**Task a**
Gather every line in the listing that contains the word "spotted", and copy each of those lines in full.

=== Document extract ===

The supportR
package is an amalgam of distinct functions
I’ve written to accomplish small data wrangling, quality control, or
visualization tasks. These functions tend to be short and
narrowly-defined. An additional consequence of the motivation for
creating them is that they tend to not be inter-related or united by a
common theme. To help account for that, I’ve divided this vignette into
groups of functions that do have similar purposes.
If any of these functions don’t work for you, please open an issue so that I can repair the issue as soon as possible.
In order to demonstrate some of the data wrangling functions of
supportR
, we’ll use some some example data from Dr. Allison Horst’s palmerpenguins
R package.
# Check the structure of the penguins dataset
str(penguins)
#> 'data.frame': 344 obs. of 8 variables:
#> $ species : Factor w/ 3 levels "Adelie","Chinstrap",..: 1 1 1 1 1 1 1 1 1 1 ...
#> $ island : Factor w/ 3 levels "Biscoe","Dream",..: 3 3 3 3 3 3 3 3 3 3 ...
#> $ bill_length_mm : num 39.1 39.5 40.3 NA 36.7 39.3 38.9 39.2 34.1 42 ...
#> $ bill_depth_mm : num 18.7 17.4 18 NA 19.3 20.6 17.8 19.6 18.1 20.2 ...
#> $ flipper_length_mm: int 181 186 195 NA 193 190 181 195 193 190 ...
#> $ body_mass_g : int 3750 3800 3250 NA 3450 3650 3625 4675 3475 4250 ...
#> $ sex : Factor w/ 2 levels "female","male": 2 1 1 NA 1 2 1 2 NA NA ...
#> $ year : int 2007 2007 2007 2007 2007 2007 2007 2007 2007 2007 ...

=== Dataset rows ===

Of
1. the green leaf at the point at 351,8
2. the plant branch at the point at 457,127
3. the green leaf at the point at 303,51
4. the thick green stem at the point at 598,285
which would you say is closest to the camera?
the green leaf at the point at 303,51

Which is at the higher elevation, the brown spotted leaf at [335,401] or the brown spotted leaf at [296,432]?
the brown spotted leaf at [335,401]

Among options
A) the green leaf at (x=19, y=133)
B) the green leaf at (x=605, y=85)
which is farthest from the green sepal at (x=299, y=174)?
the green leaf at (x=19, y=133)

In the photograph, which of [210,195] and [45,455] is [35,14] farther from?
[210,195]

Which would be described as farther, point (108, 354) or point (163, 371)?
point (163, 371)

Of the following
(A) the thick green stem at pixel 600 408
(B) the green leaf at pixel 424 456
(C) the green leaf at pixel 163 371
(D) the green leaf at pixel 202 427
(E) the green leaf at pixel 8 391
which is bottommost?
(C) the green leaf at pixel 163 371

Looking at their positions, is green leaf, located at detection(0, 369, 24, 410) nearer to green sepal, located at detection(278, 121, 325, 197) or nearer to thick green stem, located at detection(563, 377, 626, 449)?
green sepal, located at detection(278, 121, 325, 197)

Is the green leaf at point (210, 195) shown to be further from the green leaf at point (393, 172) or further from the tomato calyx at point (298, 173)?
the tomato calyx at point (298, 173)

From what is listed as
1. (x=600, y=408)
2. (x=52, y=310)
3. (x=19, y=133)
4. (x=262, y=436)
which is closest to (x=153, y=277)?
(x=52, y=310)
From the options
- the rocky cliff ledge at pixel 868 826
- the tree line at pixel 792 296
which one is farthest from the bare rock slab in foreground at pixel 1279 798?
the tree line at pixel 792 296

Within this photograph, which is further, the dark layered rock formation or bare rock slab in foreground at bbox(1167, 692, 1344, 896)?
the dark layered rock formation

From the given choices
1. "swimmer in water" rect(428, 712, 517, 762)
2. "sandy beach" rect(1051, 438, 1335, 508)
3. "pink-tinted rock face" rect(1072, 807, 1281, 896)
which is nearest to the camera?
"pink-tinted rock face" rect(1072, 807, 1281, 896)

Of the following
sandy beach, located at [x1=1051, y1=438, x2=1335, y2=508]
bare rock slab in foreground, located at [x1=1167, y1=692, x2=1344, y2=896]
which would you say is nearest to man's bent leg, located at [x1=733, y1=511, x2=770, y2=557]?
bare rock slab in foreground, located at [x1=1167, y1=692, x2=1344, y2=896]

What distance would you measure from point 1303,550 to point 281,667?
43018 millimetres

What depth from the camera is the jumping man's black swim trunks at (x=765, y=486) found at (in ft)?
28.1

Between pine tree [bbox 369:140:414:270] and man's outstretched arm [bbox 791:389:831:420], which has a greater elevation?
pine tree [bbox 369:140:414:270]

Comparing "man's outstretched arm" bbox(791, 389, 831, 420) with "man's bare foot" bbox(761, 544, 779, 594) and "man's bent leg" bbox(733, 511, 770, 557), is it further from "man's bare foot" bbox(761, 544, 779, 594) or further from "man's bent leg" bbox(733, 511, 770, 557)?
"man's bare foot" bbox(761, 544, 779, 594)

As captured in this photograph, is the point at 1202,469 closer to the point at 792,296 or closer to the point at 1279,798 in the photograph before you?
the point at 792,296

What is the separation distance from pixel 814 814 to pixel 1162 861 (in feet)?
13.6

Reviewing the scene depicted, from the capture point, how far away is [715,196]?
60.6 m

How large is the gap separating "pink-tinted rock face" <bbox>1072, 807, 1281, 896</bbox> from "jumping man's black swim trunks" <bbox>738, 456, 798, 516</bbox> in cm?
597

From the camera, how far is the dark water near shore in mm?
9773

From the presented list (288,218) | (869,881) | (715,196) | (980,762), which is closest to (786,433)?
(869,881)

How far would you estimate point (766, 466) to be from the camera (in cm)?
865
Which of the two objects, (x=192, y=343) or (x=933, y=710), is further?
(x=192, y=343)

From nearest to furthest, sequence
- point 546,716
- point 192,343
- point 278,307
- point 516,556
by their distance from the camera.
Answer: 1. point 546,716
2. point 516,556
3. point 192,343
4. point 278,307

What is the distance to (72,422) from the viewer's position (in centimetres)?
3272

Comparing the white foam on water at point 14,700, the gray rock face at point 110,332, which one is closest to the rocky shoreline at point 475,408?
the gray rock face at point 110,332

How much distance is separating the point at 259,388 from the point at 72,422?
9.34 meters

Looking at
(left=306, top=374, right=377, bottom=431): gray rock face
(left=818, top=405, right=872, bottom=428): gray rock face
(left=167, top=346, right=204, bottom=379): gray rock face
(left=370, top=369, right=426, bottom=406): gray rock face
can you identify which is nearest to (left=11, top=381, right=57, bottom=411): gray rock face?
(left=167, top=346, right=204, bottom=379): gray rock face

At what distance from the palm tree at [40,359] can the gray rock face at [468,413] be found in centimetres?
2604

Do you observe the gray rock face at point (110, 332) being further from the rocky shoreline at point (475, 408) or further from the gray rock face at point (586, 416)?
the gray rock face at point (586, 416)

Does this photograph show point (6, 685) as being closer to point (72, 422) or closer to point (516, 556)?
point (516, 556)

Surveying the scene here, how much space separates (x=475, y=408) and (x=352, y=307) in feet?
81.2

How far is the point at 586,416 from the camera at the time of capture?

===

**Task b**
Write the next part of the supportR vignette above, beginning right after its final line.

**Task result a**
Which is at the higher elevation, the brown spotted leaf at [335,401] or the brown spotted leaf at [296,432]?
the brown spotted leaf at [335,401]

**Task result b**
With that data loaded, we can use the summary_table
function to quickly get group-wise summaries and retrieve generally
useful summary statistics.
The groups
argument supports a vector of all of the
column names to group by while response
must be a single
numeric column. The drop_na
argument allows group
combinations that result in an NA to be automatically dropped (i.e., if
a penguin didn’t have an island listed that would be dropped). The mean,
standard deviation (SD), sample size, and standard error (SE) are all
returned to facilitate easy figure creation. There is also a
round_digits
argument that lets you specify how many digits
you’d like to retain for the mean, SD, and SE.
# Summarize the data
supportR::summary_table(data = penguins, groups = c("species", "island"),
response = "bill_length_mm", drop_na = TRUE)
#> species island mean std_dev sample_size std_error
#> 1 Adelie Biscoe 38.98 2.48 44 0.37
#> 2 Adelie Dream 38.50 2.47 56 0.33
#> 3 Adelie Torgersen 38.95 3.03 52 0.42
#> 4 Chinstrap Dream 48.83 3.34 68 0.41
#> 5 Gentoo Biscoe 47.50 3.08 124 0.28
The safe_rename
function allows–perhaps
predictably–“safe” renaming of column names in a given data object. The
‘bad’ column names and corresponding ‘good’ names must be specified. The
order of entries in the two vectors must match (i.e., the first bad name
will be replaced with the first good name), but that order need not
match the order in which they occur in the data!
When loading text data into R you may have encountered pernicious
‘special’ characters that can affect the meaning of character data.
These characters are often non-ASCII (see here for more context on
“ASCII” characters) and supportR
offers the
replace_non_ascii
function to find and replace these
characters with visually similar equivalents in a given vector.
Note that letters with accents above or below them (e.g., umlaut,
accent circumflex, etc.) are technically non-ASCII characters. Because
they are often a part of proper nouns rather than being categorically
incorrect I’ve split off whether they should be replaced into an
include_letters
argument that defaults to
FALSE
.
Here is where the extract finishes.